Restaurants are infamous for a similar rip-off: the cup vs. the premium- priced bowl of soup. Often the same amount of soup in each, sometimes the cup holds more than the bowl.
true, @ 25 – that was definitely the case at the diner where i used to work. a few spoonfuls more was all, and about $2 more for a bowl. also it was true of the orange juice. (maybe not $2 more for a large orange juice, but it was a lot more than the small).
i think the reason why this seems so egregious is the exorbitant cost of the “smaller” beer in the first place.
I had the opportunity to work for the Levy Restaurants’ American Airlines Center franchise in Dallas for several weeks.

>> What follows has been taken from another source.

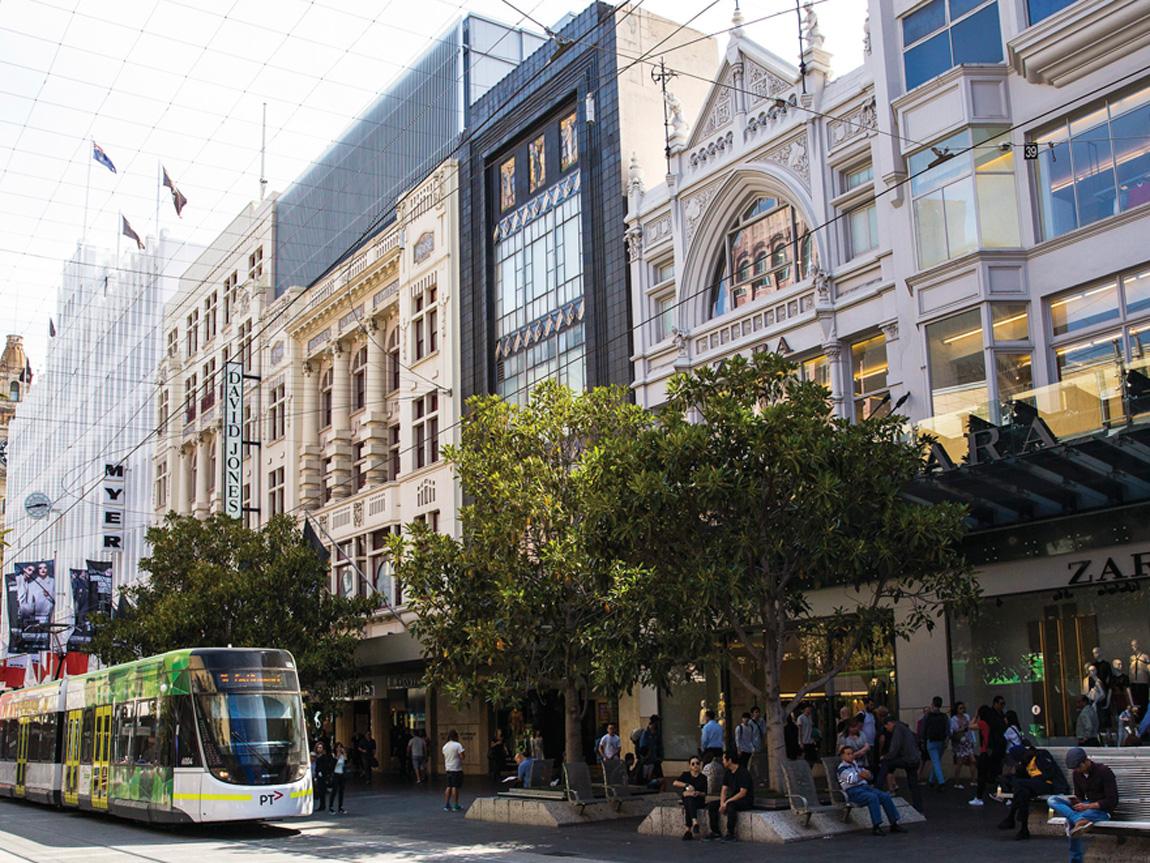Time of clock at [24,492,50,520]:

They subjected me to a one on two interview (one interviewer interviewing two prospects simultaneously).
It was raining the night of my orientation (indoctrination). I arrived soaking wet. I intentionally arrived early so I could change. They proceeded to keep me in a freezing stairwell for forty minutes.
When it came time to process IDs, it took over an hour, not because there was a line or anything, but because the idiot working the computer couldn’t figure out how to feed the badges into the printer.
I showed up on time every shift and was fired for failing my pre-employment drug screen.
One of the worst working experiences of my life.
Geez, and I thought the prices at Coors Field were a ripoff. Well, then again beer @ Coors Field was something like $4 in 1997, and when I moved to Seattle that year, it was more like $6 at the Kingdome, so I guess it’s always been a worse screwjob in Seattle.
@18
Golly, Bailo, did you ever think that the artichokes might be $2.00 each when they are not on sale.